Senators grill Homeland official on threat assessments

The chairman of a Senate Judiciary subcommittee on Tuesday questioned the Homeland Security Department official responsible for cybersecurity about whether the department was conducting threat assessments about cyber intrusions, and expressed disappointment about failure to get an answer.

Arizona Republican John Kyl, chairman of the subcommittee on Terrorism, Technology and Homeland Security, asked Amit Yoran, director of the department's National Cyber Security Division, whether his division had conducted such an assessment.

Kyl said the federal government is "awash in a sea of vulnerability studies," or analyses of weaknesses in federal computer networks, and questioned Yoran and top officials at the Justice Department and the FBI. What it lacks, however, is "an accurate threat assessment" about who has been engaging in cyber attack, whether nations, terrorists or individual hackers.

In his testimony, Yoran emphasized the need to integrate investigations of cyber attacks with investigations into physical terrorist attacks. "Rather than only focusing on specific attack profiles," he said, "we are developing programs and initiatives that apply to the gamut of attack approaches."

"Our mission extends to protecting cyber systems across the entire threat spectrum, regardless of an actor's intent," Yoran said.

"Have you focused on a threat assessment?" Kyl questioned.

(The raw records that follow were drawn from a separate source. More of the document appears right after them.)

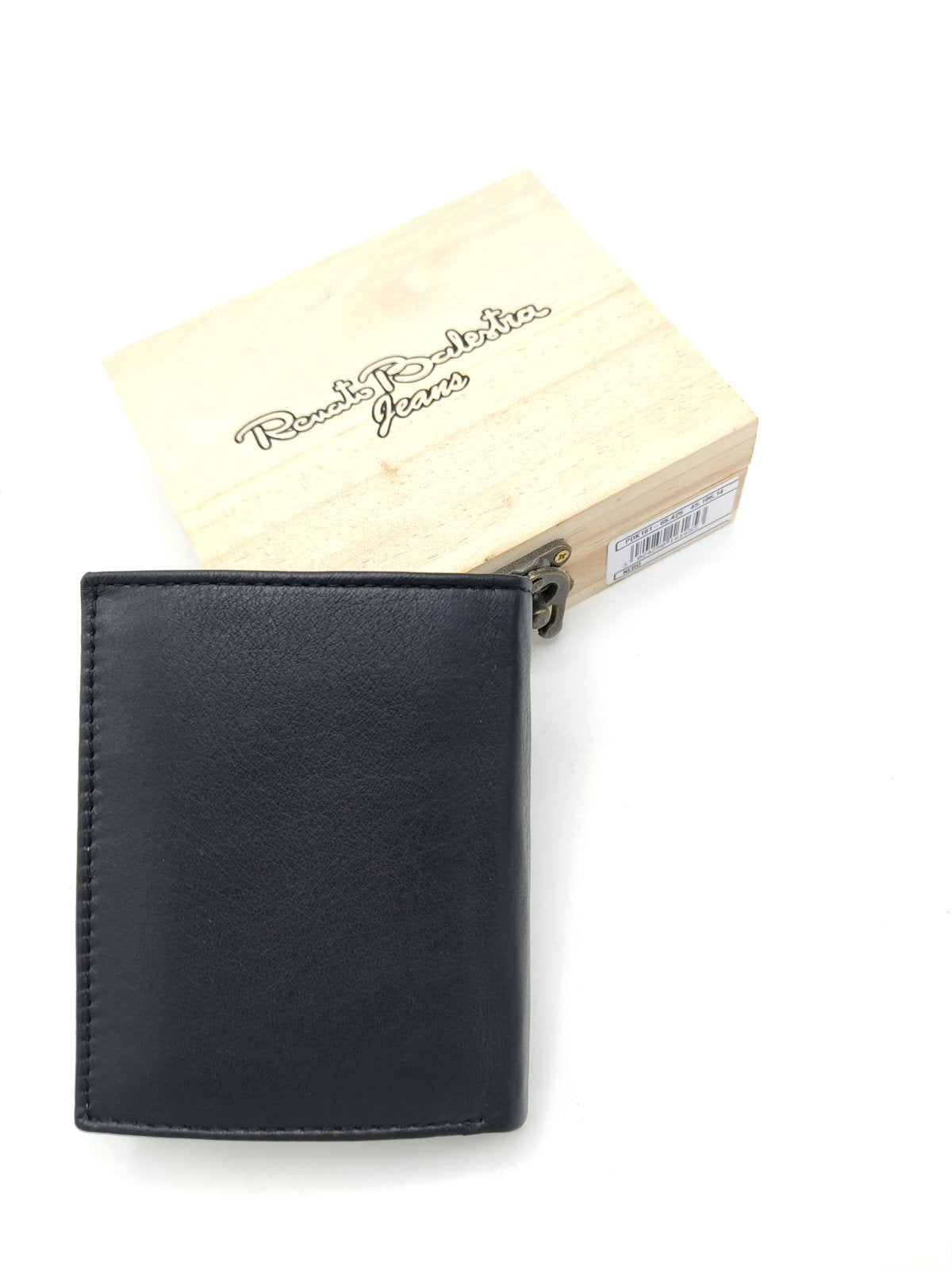 Portafoglio in vera pelle per Uomo, Brand Renato Balestra Jeans, con scatola in legno, art.  PDK161-65.425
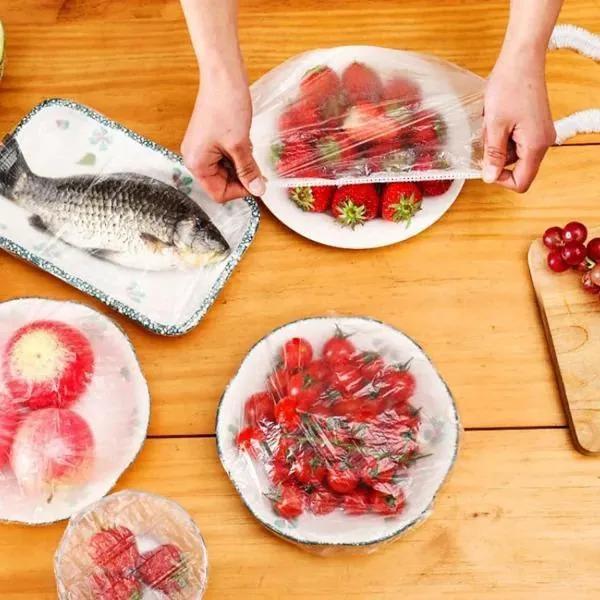 100 Pcs Food Cover Polythene Covers, Pack Of 3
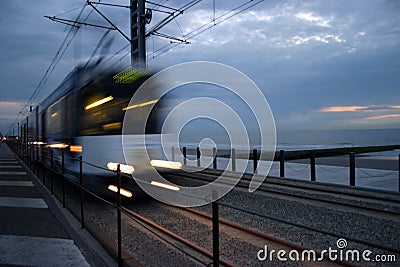 Belgian coastal tramway Stock Photo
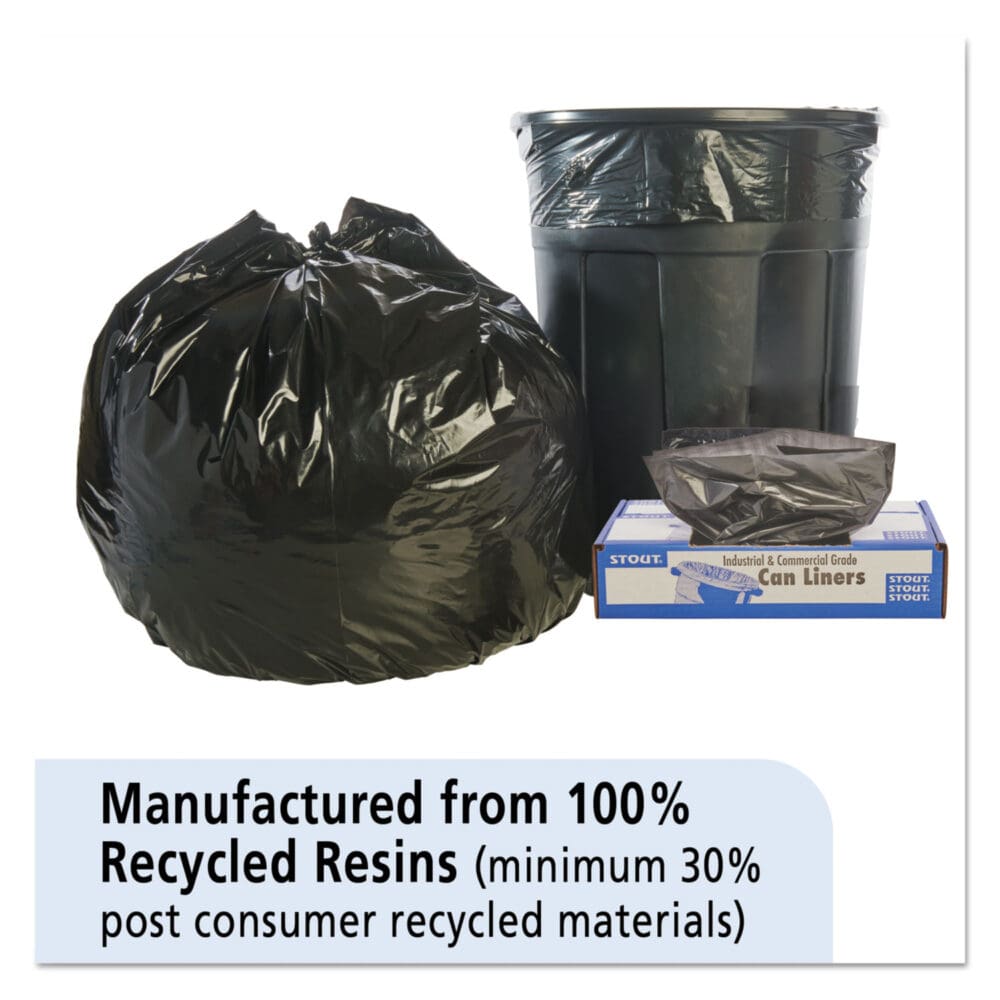 Total Recycled Content Plastic Trash Bags, 45 gal, 1.5 mil, 40" x 48", Brown/Black, 100/Carton - Image 9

"Our protection strategy is threat-independent," Yoran replied. He also said that a classified National Intelligence Estimate by Defense officials, expected this week, would provide an estimate of threat capabilities.

Noting that FBI and Justice witnesses said assessment responsibility passed to Homeland Security, Kyl persisted. "I still haven't heard you say you have done a threat assessment," he asked.

"It sees to me that the Department of Homeland Security must be carrying out a cyber-threat analysis/assessment," Kyl said. "If the FBI isn't doing it, we still need someone else to do it."

Yoran replied that his division "looks at cyber as one component of infrastructure protection. I would also add that through conducting exercises, such as Livewire, we are looking at ways to appreciate cyber as a vector" of threat. Yoran said previously that the Livewire exercise revealed gaps in coordination between government agencies and the private sector.

Subcommittee ranking member Dianne Feinstein, D-Calif., also aggressively questioned Yoran. "My concern is that we don't really take cyber terrorism as serious as we should," Feinstein said in her opening statement. "The strategy at this point is to leave this to the private sector, and I am not really sure that this is going to work."

She noted that Yoran reports to an assistant secretary at Homeland Security and not to Secretary Tom Ridge, and questioned, "given your lack of seniority, how are you able to direct assistant secretaries in other directorates" at Homeland Security about the need, for example, to toughen up cybersecurity at U.S. borders?

Yoran replied, "There are advisers within the White House who maintain a very close awareness of cyber activity and cyber protection." In response to another Feinstein question, he did not cite any instances in which Homeland Security had issued cybersecurity directives to other departments.